(Input data Opens)

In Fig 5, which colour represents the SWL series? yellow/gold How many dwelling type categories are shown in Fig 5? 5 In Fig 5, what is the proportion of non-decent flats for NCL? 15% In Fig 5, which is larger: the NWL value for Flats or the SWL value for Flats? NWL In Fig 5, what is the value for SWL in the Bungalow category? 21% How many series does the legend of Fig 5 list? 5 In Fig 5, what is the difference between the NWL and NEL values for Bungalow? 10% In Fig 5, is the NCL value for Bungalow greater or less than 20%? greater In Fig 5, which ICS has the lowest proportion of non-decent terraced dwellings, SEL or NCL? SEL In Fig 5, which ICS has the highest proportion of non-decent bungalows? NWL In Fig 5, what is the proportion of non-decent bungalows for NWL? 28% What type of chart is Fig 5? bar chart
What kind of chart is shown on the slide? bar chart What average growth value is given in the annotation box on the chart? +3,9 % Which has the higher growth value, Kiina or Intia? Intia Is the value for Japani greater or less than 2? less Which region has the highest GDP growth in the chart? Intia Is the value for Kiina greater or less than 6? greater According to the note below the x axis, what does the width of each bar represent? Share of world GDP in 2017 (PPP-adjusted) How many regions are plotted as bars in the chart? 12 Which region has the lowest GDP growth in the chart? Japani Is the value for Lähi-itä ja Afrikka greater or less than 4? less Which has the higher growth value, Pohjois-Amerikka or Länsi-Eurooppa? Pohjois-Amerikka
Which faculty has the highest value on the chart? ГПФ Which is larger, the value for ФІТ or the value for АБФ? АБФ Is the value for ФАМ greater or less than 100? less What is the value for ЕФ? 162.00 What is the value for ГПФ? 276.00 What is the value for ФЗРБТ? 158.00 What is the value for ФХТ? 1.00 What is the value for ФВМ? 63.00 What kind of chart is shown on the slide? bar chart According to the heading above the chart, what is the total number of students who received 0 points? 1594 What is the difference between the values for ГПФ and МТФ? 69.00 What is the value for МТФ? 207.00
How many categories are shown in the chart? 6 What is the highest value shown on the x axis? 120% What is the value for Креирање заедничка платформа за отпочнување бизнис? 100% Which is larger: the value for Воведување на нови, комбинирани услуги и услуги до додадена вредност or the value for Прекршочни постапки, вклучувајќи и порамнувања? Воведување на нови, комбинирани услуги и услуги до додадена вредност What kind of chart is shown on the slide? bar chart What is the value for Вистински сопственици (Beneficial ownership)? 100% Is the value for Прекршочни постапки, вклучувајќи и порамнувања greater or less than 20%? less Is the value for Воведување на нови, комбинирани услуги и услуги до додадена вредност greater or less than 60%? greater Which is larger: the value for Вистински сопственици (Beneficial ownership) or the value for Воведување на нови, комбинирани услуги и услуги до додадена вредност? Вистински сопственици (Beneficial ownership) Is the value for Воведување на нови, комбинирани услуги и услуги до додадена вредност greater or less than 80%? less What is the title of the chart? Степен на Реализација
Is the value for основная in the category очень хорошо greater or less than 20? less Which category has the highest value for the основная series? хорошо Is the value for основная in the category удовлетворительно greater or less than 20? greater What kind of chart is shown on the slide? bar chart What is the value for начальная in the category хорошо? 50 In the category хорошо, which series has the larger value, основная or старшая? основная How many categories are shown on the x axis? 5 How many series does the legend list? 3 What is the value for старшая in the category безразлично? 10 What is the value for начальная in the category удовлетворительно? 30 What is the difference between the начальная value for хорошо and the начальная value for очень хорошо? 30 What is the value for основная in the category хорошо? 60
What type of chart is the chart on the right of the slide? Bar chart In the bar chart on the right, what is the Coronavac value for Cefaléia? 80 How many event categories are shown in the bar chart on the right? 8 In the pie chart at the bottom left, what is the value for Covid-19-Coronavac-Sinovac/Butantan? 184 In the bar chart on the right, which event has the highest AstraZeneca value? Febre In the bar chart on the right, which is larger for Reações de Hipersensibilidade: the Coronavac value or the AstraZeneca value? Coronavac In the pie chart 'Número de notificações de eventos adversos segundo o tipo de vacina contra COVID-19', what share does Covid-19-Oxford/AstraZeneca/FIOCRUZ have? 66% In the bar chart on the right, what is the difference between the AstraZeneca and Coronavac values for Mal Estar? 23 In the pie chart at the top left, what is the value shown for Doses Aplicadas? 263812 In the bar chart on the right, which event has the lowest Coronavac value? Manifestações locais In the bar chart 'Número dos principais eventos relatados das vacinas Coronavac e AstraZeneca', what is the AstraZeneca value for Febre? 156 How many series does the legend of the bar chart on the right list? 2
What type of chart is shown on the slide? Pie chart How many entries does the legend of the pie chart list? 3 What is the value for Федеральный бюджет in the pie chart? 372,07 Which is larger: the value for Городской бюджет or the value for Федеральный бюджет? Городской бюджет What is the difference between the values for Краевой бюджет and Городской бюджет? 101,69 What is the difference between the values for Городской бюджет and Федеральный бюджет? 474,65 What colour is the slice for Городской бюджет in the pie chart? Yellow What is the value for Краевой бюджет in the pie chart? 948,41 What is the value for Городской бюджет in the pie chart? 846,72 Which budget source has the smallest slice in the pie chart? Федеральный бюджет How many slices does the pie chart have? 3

(Input data Closes)

Your task: Set out every one of the records above as a Markdown table with two columns, Number and Record. Give each non-blank line its own row, numbered in order.

Written response:
| Number | Record |
|---|---|
| 1 | In Fig 5, which colour represents the SWL series? yellow/gold How many dwelling type categories are shown in Fig 5? 5 In Fig 5, what is the proportion of non-decent flats for NCL? 15% In Fig 5, which is larger: the NWL value for Flats or the SWL value for Flats? NWL In Fig 5, what is the value for SWL in the Bungalow category? 21% How many series does the legend of Fig 5 list? 5 In Fig 5, what is the difference between the NWL and NEL values for Bungalow? 10% In Fig 5, is the NCL value for Bungalow greater or less than 20%? greater In Fig 5, which ICS has the lowest proportion of non-decent terraced dwellings, SEL or NCL? SEL In Fig 5, which ICS has the highest proportion of non-decent bungalows? NWL In Fig 5, what is the proportion of non-decent bungalows for NWL? 28% What type of chart is Fig 5? bar chart |
| 2 | What kind of chart is shown on the slide? bar chart What average growth value is given in the annotation box on the chart? +3,9 % Which has the higher growth value, Kiina or Intia? Intia Is the value for Japani greater or less than 2? less Which region has the highest GDP growth in the chart? Intia Is the value for Kiina greater or less than 6? greater According to the note below the x axis, what does the width of each bar represent? Share of world GDP in 2017 (PPP-adjusted) How many regions are plotted as bars in the chart? 12 Which region has the lowest GDP growth in the chart? Japani Is the value for Lähi-itä ja Afrikka greater or less than 4? less Which has the higher growth value, Pohjois-Amerikka or Länsi-Eurooppa? Pohjois-Amerikka |
| 3 | Which faculty has the highest value on the chart? ГПФ Which is larger, the value for ФІТ or the value for АБФ? АБФ Is the value for ФАМ greater or less than 100? less What is the value for ЕФ? 162.00 What is the value for ГПФ? 276.00 What is the value for ФЗРБТ? 158.00 What is the value for ФХТ? 1.00 What is the value for ФВМ? 63.00 What kind of chart is shown on the slide? bar chart According to the heading above the chart, what is the total number of students who received 0 points? 1594 What is the difference between the values for ГПФ and МТФ? 69.00 What is the value for МТФ? 207.00 |
| 4 | How many categories are shown in the chart? 6 What is the highest value shown on the x axis? 120% What is the value for Креирање заедничка платформа за отпочнување бизнис? 100% Which is larger: the value for Воведување на нови, комбинирани услуги и услуги до додадена вредност or the value for Прекршочни постапки, вклучувајќи и порамнувања? Воведување на нови, комбинирани услуги и услуги до додадена вредност What kind of chart is shown on the slide? bar chart What is the value for Вистински сопственици (Beneficial ownership)? 100% Is the value for Прекршочни постапки, вклучувајќи и порамнувања greater or less than 20%? less Is the value for Воведување на нови, комбинирани услуги и услуги до додадена вредност greater or less than 60%? greater Which is larger: the value for Вистински сопственици (Beneficial ownership) or the value for Воведување на нови, комбинирани услуги и услуги до додадена вредност? Вистински сопственици (Beneficial ownership) Is the value for Воведување на нови, комбинирани услуги и услуги до додадена вредност greater or less than 80%? less What is the title of the chart? Степен на Реализација |
| 5 | Is the value for основная in the category очень хорошо greater or less than 20? less Which category has the highest value for the основная series? хорошо Is the value for основная in the category удовлетворительно greater or less than 20? greater What kind of chart is shown on the slide? bar chart What is the value for начальная in the category хорошо? 50 In the category хорошо, which series has the larger value, основная or старшая? основная How many categories are shown on the x axis? 5 How many series does the legend list? 3 What is the value for старшая in the category безразлично? 10 What is the value for начальная in the category удовлетворительно? 30 What is the difference between the начальная value for хорошо and the начальная value for очень хорошо? 30 What is the value for основная in the category хорошо? 60 |
| 6 | What type of chart is the chart on the right of the slide? Bar chart In the bar chart on the right, what is the Coronavac value for Cefaléia? 80 How many event categories are shown in the bar chart on the right? 8 In the pie chart at the bottom left, what is the value for Covid-19-Coronavac-Sinovac/Butantan? 184 In the bar chart on the right, which event has the highest AstraZeneca value? Febre In the bar chart on the right, which is larger for Reações de Hipersensibilidade: the Coronavac value or the AstraZeneca value? Coronavac In the pie chart 'Número de notificações de eventos adversos segundo o tipo de vacina contra COVID-19', what share does Covid-19-Oxford/AstraZeneca/FIOCRUZ have? 66% In the bar chart on the right, what is the difference between the AstraZeneca and Coronavac values for Mal Estar? 23 In the pie chart at the top left, what is the value shown for Doses Aplicadas? 263812 In the bar chart on the right, which event has the lowest Coronavac value? Manifestações locais In the bar chart 'Número dos principais eventos relatados das vacinas Coronavac e AstraZeneca', what is the AstraZeneca value for Febre? 156 How many series does the legend of the bar chart on the right list? 2 |
| 7 | What type of chart is shown on the slide? Pie chart How many entries does the legend of the pie chart list? 3 What is the value for Федеральный бюджет in the pie chart? 372,07 Which is larger: the value for Городской бюджет or the value for Федеральный бюджет? Городской бюджет What is the difference between the values for Краевой бюджет and Городской бюджет? 101,69 What is the difference between the values for Городской бюджет and Федеральный бюджет? 474,65 What colour is the slice for Городской бюджет in the pie chart? Yellow What is the value for Краевой бюджет in the pie chart? 948,41 What is the value for Городской бюджет in the pie chart? 846,72 Which budget source has the smallest slice in the pie chart? Федеральный бюджет How many slices does the pie chart have? 3 |